Actually, I’m not sure if by “odds” Jeff meant this, or probability — as is the case in most everyday use. But assuming that he meant probability, then the solution is as follows.
Let A be the event of having a girl.
Let B be the event of having a boy.
Assume that P(A) = P(B) = 0.5
We know that the person has a girl, thus we are trying to find P(B|A) (probability of B given that A has occurred).
Now we note that A and B are independent events, thus P(B|A) = P(B) = 0.5 (conditional probability).
And there you go, the probability of the person having a boy given that person has a girl is 0.5 (or 50%).
Happy New Year’s folks!
April 10th, 2011 at 10:26 pm
Your answer is wrong.
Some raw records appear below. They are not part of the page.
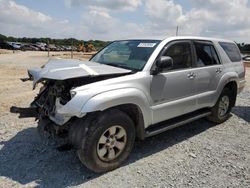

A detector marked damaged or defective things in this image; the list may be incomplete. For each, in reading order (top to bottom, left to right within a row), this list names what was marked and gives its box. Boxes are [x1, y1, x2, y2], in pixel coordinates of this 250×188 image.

crumpled hood [28, 59, 132, 88]
wrecked vehicle [11, 36, 246, 172]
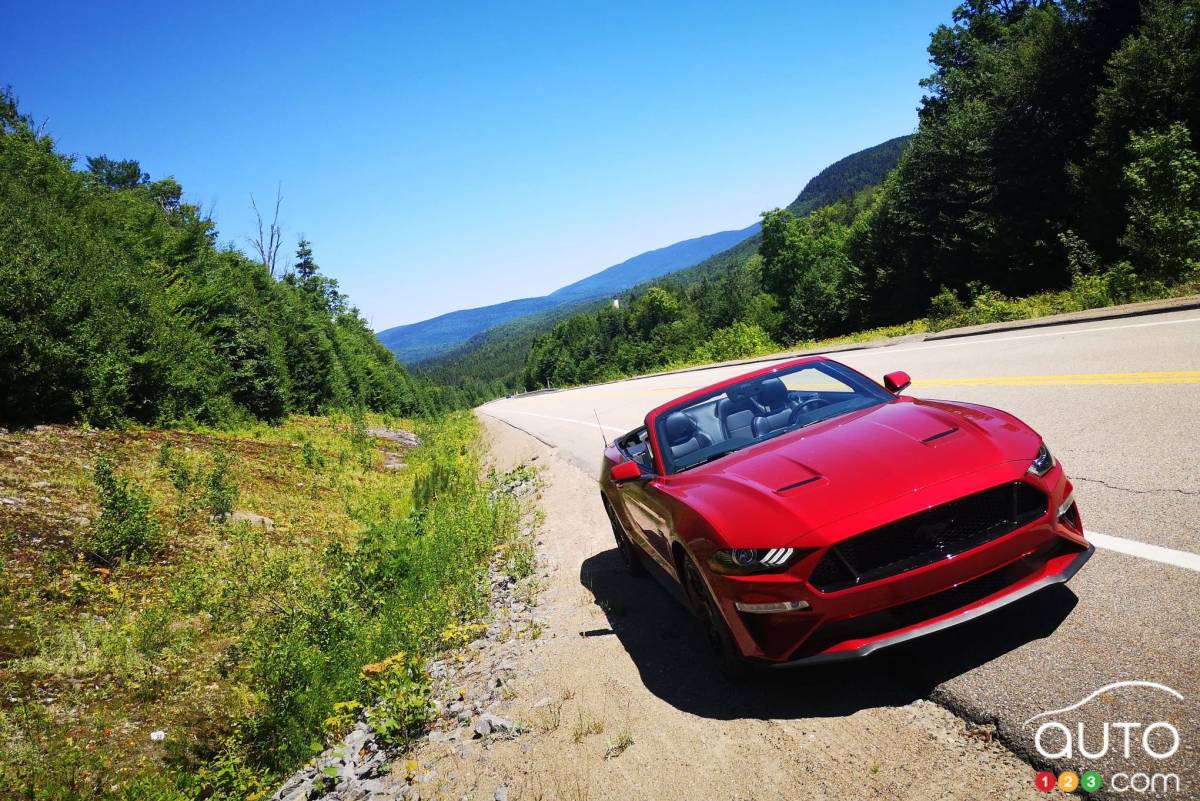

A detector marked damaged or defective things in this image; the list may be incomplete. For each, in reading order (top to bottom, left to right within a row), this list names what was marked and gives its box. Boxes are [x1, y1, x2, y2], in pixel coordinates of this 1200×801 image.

road surface crack [1075, 474, 1195, 494]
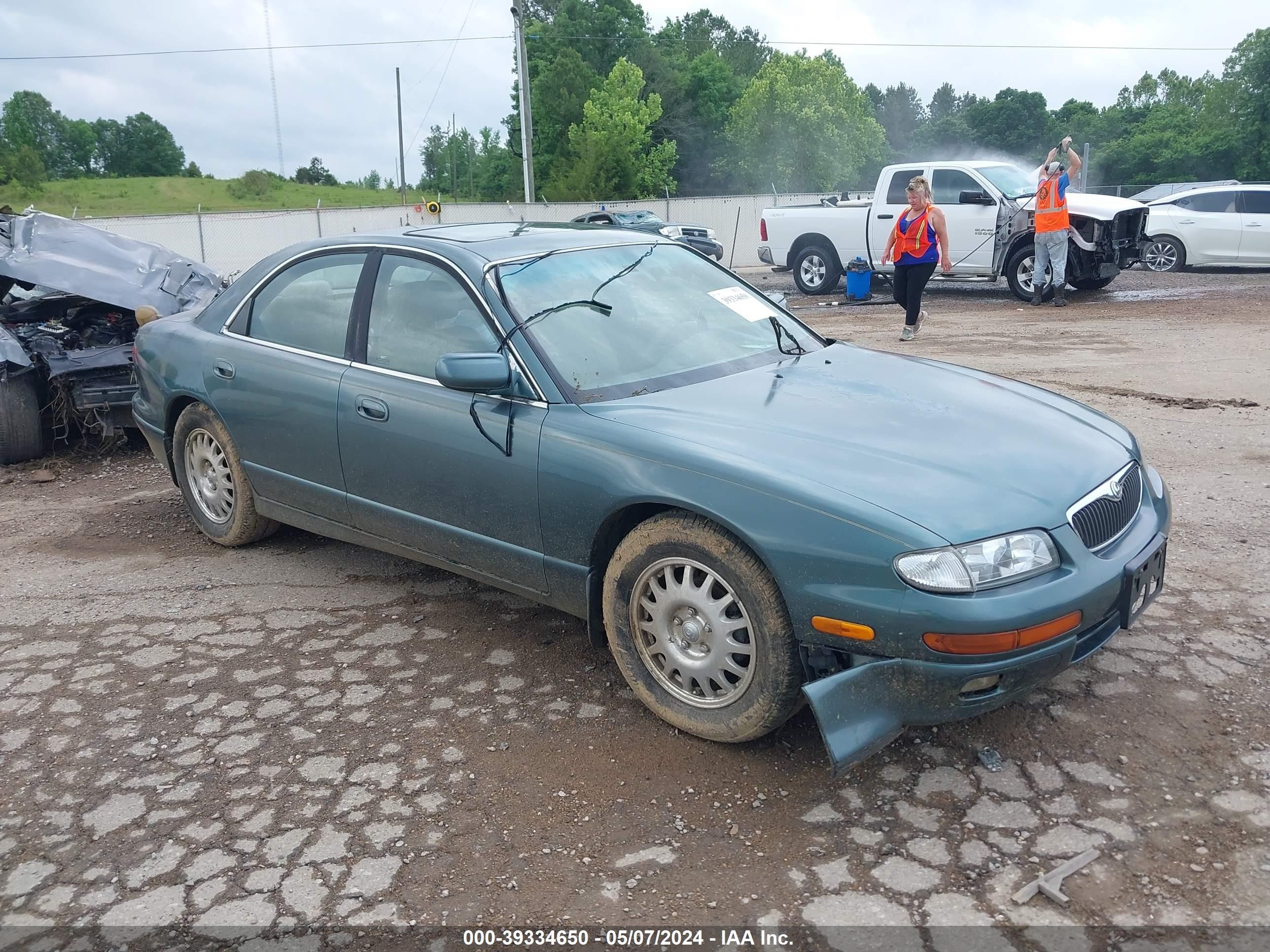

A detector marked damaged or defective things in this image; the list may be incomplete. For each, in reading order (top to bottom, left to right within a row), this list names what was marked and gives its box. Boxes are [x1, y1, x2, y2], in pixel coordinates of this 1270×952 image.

wrecked silver car [0, 208, 222, 467]
damaged white car [0, 209, 222, 467]
cracked asphalt surface [0, 265, 1265, 949]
You are calculating the probability that another child will be a boy, which is of course 0.50, but that is not what was asked. The person you met had two children. There are four possbilities for this: 1st boy 2nd boy; 1st boy 2nd girl; 1st girl 2nd boy; and 1st girl 2nd girl. You see that, if a person has two children, the chance is 0.75 that at least one is a boy. (You can also figure this out by calculating the odds of two girls, 0.5 x 0.5 = 0.25, the only situation in which there is no boy.) Now, since you have been told that one child is a girl, the boy-boy possibility is eliminated, and you are left with three: boy-girl, girl-boy, girl-girl. This means that the odds that the person has a boy and a girl is 0.67, not 0.50. This is assuming, of course, that the person has told you the truth.